Slate’s Panoply network produces podcasts, but it also offers distribution, sales, and audience development services.

Many shows on its 58-podcast roster are long-running Slate staples —such as the Political Gabfest and Culture Gabfest. Others are made in partnership with outside news organizations, such as the New York Times, New York Magazine, and Popular Science, which are choosing to take advantage of the platform Panoply offers rather than develop their own podcasting operations from scratch. (Vox’s own The Weeds podcast debuted on the network in September).

Gimlet Media — the startup featured in season one of StartUp — is, at least for now, a smaller operation, with just four shows in production. But its founder’s reputation and his idea of the company as an "HBO for podcasts" have attracted keen interest from investors.

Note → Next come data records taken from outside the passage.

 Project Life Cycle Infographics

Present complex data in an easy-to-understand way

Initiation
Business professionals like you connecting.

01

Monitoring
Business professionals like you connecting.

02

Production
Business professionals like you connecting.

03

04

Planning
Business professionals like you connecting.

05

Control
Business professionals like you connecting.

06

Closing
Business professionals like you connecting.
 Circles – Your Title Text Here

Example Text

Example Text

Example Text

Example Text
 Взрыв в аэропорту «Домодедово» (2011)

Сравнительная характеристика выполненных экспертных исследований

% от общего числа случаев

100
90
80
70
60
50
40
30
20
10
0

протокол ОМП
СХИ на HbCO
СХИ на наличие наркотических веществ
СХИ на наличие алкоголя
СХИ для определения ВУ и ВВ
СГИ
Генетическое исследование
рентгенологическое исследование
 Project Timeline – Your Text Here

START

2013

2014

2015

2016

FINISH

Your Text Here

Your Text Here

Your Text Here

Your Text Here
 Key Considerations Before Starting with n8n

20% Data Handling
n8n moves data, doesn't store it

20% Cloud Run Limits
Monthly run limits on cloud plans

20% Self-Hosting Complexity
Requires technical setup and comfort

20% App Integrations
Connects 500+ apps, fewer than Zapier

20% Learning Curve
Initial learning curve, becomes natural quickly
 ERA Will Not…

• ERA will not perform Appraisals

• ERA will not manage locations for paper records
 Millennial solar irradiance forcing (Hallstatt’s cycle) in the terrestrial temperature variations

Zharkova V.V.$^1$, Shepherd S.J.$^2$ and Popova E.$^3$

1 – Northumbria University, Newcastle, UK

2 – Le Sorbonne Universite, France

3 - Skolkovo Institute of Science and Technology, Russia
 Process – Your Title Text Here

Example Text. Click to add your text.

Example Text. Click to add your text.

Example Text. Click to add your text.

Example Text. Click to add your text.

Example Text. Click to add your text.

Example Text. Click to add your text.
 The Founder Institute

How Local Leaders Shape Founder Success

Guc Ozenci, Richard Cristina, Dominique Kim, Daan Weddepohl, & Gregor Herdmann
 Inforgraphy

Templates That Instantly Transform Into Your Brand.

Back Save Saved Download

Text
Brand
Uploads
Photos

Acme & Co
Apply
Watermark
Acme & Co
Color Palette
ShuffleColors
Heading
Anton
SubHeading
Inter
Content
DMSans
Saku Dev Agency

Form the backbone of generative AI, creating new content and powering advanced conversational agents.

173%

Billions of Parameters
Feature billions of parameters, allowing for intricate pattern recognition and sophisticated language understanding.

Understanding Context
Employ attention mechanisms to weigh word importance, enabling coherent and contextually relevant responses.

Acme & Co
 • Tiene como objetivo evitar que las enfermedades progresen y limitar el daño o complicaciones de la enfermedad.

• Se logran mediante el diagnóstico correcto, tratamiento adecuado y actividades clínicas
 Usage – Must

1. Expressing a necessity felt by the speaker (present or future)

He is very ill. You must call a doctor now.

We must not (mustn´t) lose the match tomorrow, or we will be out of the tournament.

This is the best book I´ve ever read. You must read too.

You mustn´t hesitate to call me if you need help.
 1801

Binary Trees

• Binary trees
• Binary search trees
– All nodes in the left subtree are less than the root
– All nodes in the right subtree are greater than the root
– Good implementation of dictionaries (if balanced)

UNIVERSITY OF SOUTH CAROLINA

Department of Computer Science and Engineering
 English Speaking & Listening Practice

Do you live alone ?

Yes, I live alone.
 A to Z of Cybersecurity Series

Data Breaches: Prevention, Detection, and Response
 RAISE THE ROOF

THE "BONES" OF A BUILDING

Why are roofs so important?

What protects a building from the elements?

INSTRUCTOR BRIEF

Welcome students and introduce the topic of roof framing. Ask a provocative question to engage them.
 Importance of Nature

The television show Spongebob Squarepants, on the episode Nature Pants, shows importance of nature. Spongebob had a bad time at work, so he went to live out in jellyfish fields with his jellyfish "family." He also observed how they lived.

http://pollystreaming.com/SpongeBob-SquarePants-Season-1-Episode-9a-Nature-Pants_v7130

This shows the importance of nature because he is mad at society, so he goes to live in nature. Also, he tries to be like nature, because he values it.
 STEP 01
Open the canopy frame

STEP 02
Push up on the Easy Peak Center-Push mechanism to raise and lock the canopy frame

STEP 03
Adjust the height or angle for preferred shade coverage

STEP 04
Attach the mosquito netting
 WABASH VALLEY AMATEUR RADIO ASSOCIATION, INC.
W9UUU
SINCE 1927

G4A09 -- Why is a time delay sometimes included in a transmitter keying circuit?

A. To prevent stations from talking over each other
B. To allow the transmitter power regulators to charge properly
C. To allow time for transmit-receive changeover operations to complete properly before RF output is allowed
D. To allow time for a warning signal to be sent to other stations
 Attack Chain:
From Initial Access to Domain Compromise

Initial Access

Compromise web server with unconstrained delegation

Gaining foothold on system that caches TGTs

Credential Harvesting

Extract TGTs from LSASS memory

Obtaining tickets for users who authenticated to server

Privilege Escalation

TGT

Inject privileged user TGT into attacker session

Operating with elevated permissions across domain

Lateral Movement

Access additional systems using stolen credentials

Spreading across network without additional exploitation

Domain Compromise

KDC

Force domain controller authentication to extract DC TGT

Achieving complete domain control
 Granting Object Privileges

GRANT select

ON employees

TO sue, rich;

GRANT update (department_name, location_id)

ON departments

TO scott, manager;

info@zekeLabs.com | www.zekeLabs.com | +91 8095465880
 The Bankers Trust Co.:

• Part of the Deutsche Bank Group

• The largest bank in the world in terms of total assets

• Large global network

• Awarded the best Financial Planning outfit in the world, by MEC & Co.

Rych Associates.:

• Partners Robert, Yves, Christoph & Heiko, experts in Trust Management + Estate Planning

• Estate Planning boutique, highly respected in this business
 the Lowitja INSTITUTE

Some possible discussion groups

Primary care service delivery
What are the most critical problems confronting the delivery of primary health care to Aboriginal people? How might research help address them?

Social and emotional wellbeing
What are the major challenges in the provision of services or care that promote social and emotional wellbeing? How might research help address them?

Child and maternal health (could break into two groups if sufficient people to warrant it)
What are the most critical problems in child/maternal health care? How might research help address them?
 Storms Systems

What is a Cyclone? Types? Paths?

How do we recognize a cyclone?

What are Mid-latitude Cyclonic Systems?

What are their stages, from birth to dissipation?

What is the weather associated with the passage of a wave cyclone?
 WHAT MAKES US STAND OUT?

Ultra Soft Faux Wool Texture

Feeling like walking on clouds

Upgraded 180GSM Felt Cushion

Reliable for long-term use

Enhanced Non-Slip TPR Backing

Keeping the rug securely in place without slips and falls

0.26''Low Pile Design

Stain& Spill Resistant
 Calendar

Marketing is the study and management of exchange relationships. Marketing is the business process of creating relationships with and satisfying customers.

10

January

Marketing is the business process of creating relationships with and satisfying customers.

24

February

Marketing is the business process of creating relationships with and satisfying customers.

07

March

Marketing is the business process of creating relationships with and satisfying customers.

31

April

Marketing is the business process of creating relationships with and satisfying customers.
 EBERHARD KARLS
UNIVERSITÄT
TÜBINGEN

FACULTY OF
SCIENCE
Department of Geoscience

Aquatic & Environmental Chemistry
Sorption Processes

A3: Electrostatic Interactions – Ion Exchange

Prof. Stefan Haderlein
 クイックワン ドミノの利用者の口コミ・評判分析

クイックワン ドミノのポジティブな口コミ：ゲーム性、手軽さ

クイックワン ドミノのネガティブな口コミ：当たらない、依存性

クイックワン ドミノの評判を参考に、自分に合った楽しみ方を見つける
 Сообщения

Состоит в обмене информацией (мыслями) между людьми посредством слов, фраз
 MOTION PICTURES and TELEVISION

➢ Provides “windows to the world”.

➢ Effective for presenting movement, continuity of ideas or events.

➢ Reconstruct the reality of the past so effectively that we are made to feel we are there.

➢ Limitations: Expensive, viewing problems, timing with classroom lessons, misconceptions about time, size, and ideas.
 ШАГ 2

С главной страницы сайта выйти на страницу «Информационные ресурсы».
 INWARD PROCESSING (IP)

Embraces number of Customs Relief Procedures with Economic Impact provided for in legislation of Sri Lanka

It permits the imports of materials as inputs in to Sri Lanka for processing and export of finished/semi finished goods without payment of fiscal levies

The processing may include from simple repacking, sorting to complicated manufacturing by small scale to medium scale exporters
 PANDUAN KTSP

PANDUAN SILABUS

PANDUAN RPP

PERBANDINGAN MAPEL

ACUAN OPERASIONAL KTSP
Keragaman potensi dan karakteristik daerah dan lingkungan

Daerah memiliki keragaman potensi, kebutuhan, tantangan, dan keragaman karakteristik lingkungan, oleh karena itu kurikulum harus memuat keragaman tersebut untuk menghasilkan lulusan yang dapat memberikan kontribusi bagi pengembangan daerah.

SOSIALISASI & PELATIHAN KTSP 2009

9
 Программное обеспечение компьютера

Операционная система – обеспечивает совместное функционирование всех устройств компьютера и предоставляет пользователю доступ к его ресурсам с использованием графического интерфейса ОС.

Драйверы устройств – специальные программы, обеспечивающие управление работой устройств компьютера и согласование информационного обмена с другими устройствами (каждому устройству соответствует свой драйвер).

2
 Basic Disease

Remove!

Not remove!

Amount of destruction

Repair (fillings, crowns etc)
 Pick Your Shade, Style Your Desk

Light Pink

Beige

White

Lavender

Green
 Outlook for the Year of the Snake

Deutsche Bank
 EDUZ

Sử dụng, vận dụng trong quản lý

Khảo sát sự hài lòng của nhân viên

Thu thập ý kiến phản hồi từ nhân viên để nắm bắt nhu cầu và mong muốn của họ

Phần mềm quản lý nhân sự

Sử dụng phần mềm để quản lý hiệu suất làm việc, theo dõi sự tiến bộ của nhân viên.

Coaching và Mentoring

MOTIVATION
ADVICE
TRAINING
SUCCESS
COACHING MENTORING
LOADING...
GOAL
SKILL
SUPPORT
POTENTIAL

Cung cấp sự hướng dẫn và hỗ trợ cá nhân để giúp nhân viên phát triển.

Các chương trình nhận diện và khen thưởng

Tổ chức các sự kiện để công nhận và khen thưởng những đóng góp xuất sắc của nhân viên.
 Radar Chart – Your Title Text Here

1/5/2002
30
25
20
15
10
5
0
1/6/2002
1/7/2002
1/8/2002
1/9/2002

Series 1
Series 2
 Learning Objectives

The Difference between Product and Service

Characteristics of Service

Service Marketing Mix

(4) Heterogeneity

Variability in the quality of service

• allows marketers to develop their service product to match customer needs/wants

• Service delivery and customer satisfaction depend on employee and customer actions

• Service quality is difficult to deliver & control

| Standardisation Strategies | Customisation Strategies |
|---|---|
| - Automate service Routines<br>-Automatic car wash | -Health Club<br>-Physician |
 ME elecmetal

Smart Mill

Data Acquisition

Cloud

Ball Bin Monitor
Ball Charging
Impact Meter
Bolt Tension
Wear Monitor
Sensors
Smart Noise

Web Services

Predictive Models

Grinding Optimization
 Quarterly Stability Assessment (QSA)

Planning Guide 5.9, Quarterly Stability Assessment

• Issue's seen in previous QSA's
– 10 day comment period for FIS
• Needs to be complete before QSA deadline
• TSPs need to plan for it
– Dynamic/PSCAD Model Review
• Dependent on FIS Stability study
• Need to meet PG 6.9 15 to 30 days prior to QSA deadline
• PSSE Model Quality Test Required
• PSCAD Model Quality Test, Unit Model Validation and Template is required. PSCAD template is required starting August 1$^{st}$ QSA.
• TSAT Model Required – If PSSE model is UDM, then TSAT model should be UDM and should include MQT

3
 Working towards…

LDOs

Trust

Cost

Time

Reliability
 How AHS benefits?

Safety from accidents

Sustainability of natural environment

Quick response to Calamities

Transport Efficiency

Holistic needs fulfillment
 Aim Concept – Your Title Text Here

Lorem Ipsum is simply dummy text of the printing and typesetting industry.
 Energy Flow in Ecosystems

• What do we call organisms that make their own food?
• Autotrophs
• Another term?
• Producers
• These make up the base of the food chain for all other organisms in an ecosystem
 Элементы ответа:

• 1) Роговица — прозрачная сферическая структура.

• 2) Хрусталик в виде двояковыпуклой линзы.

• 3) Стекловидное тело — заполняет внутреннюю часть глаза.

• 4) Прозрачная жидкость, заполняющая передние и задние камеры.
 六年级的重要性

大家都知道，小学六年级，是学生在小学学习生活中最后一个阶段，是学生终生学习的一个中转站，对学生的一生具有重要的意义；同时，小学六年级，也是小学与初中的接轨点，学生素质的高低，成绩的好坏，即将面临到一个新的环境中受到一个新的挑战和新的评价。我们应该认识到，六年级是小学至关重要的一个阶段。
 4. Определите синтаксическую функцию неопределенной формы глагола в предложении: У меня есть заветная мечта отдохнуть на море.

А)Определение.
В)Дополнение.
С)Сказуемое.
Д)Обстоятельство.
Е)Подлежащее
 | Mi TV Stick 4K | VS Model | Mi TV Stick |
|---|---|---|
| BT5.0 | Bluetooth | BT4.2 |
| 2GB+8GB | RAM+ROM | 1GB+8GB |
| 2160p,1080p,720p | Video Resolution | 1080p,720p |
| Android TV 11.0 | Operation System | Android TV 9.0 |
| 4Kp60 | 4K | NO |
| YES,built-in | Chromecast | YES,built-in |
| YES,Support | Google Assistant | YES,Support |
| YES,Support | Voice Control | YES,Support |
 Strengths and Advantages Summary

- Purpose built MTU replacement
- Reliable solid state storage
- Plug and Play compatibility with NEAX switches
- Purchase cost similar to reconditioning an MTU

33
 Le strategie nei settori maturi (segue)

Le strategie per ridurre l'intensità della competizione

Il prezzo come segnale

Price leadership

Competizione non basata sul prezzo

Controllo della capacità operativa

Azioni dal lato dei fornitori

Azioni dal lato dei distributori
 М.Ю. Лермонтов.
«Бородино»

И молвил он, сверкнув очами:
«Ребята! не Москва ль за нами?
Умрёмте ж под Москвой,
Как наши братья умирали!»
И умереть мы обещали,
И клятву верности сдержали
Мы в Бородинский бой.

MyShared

Chris Sacca, an early backer of Twitter and Uber, was one of the first investors in the company. Just this month, Gimlet raised $6 million in Series A financing round that valued it at $30 million. Of that, $5 million came from Panoply’s parent company, Graham Holdings, former owner of the Washington Post.

The latest investment — discussed at length in a recent StartUp episode — will allow the company to add eight new shows and triple its headcount from 25 to 75 employees.

Podcasts may not replace radio talk any time soon. Live radio, live TV, and their streaming equivalents seem likely to dominate key niches like breaking news and sports into the future.

But smartphones and car integration mean podcasts will finally exist right beside radio, giving many more listeners a chance to choose between them. Some of radio’s top producers — along with some savvy investors — are betting they’ll choose podcasts more often.

Correction: This story originally misidentified This American Life as a National Public Radio program. It's actually produced by WBEZ and distributed by the Public Radio Exchange.